Jurors wrote the investigation found Parrish focused on non-essential office matters, struggled to retain key information and was inconsistent with his decision making, with witnesses saying he lashed out at his employees.
“Multiple witnesses reported instances in which the Assessor displayed anger and frustration toward subordinates when they did not carry out directives exactly as instructed,” reads the report.
“The Grand Jury was made aware of an open secret within the department: the Assessor’s limited presence in the office. Multiple witnesses consistently described a routine in which the Assessor arrives around 3:30 p.m.”
Jurors also say the Assessor long resisted technological upgrades to the office until they called him out in a 2024 report.
In a Tuesday statement after publication, Parrish disputed the report, saying he never got a chance to “examine or rebut” the findings.
“Our department has had almost zero complaints from employees for 11 years,” Parrish wrote. “With respect to the removal of an elected county official, the power is vested in the voters as part of a recall. A charter amendment to override the will of the people is not advisable.”

A human resources investigation in 2022 – one year prior – found Freidenrich created a hostile workplace.
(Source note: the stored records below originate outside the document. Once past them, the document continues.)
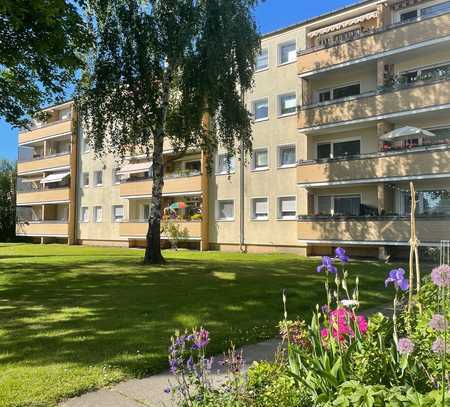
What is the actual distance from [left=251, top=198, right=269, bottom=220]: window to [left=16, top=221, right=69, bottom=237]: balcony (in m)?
21.9

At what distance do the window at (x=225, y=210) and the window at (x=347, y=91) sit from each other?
929 centimetres

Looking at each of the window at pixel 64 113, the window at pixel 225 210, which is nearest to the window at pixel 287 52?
the window at pixel 225 210

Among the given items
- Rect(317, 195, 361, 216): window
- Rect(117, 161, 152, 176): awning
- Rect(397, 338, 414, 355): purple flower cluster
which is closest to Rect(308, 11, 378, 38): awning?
Rect(317, 195, 361, 216): window

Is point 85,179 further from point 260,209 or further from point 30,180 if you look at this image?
point 260,209

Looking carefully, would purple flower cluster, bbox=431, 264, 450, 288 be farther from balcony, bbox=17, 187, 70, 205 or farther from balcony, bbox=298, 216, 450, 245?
balcony, bbox=17, 187, 70, 205

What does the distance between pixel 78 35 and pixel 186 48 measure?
13.5 feet

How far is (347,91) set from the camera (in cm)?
2745

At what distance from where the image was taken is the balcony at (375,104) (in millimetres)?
22031

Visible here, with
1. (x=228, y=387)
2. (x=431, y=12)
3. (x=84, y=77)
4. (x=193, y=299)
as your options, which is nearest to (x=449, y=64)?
(x=431, y=12)

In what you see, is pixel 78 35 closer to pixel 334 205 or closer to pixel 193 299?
pixel 193 299

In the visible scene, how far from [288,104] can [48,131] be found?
27626mm

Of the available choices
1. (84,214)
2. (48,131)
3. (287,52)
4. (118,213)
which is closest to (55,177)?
(48,131)

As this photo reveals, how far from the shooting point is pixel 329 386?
285 centimetres

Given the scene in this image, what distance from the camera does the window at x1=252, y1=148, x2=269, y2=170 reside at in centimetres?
3022
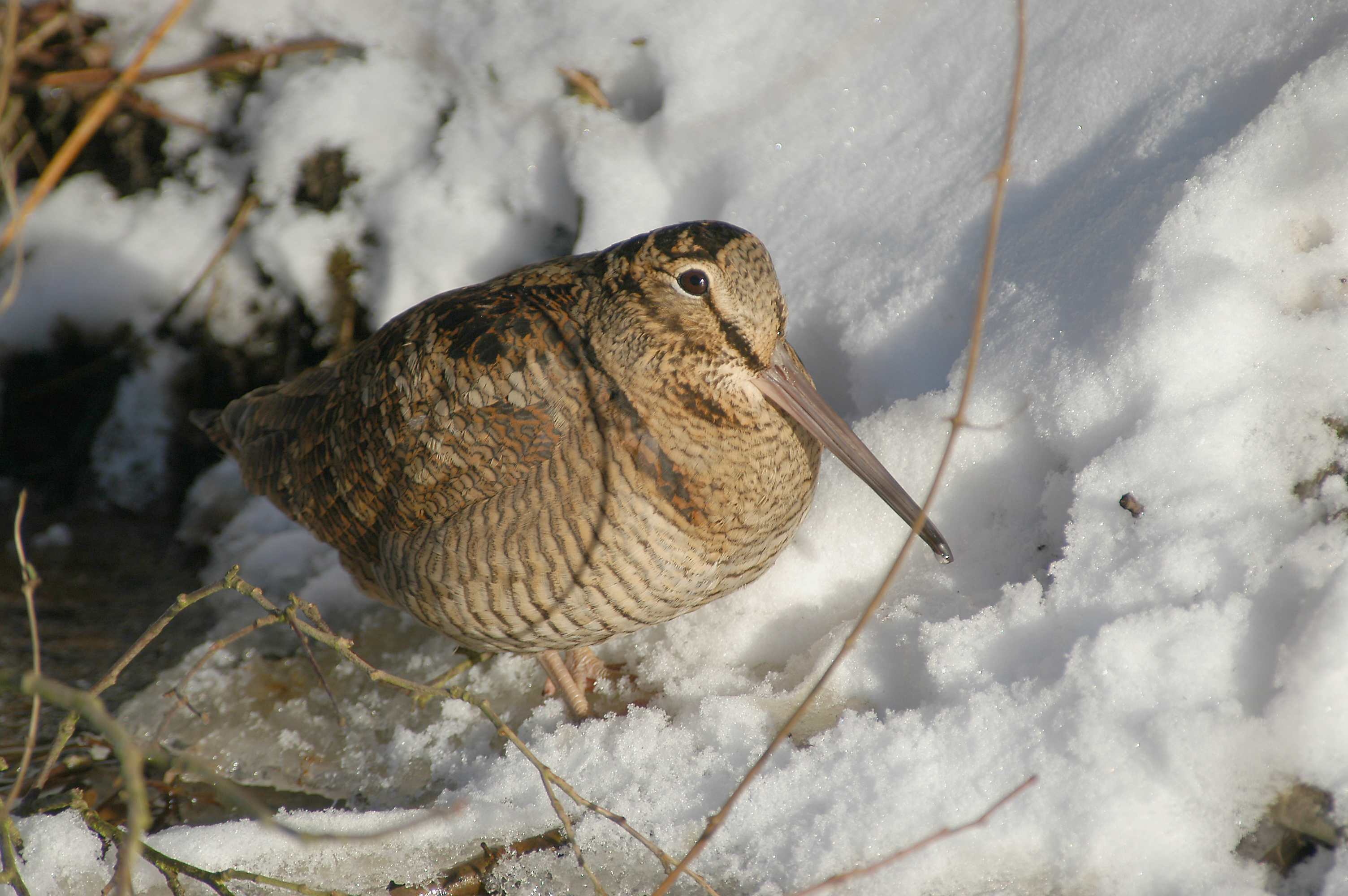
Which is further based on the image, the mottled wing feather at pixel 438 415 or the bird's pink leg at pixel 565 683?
the bird's pink leg at pixel 565 683

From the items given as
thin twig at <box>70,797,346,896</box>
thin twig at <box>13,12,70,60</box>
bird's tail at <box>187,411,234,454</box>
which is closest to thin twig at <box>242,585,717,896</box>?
thin twig at <box>70,797,346,896</box>

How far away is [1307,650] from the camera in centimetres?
159

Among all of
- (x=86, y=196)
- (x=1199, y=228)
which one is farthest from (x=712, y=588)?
(x=86, y=196)

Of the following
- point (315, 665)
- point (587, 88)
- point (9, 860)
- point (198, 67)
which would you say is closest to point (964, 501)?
point (315, 665)

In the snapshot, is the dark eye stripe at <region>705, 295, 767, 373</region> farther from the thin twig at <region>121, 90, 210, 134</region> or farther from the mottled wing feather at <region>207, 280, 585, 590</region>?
the thin twig at <region>121, 90, 210, 134</region>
“The report described an incident where the Treasurer threw keys at an employee which demonstrated a culture characterized by bullying, micromanagement and fear-based leadership,” reads the grand jury report.
Supervisors would later strip Freidenrich of her investment authority.
[Read: OC Supervisors Break Silence; Publicly Blast Treasurer’s Alleged Workplace Hostility]
At the same time, jurors say misconduct concerns are not a recent phenomenon but one that stretches back more than five decades when former Supervisor Bob Battin was convicted for misusing public funds.
“The breadth of misconduct from bribery to fiscal mismanagement to federal corruption underscores a structural weakness that transcends ideology, personality, and political moment,” reads the report.
“For more than fifty years, the County’s own public records reveal not a series of isolated lapses, but a persistent cycle of ethical breaches and criminal convictions that resurface across eras, offices, and party lines. What emerges is a pattern so consistent that it reads less like coincidence and more like a structural flaw.”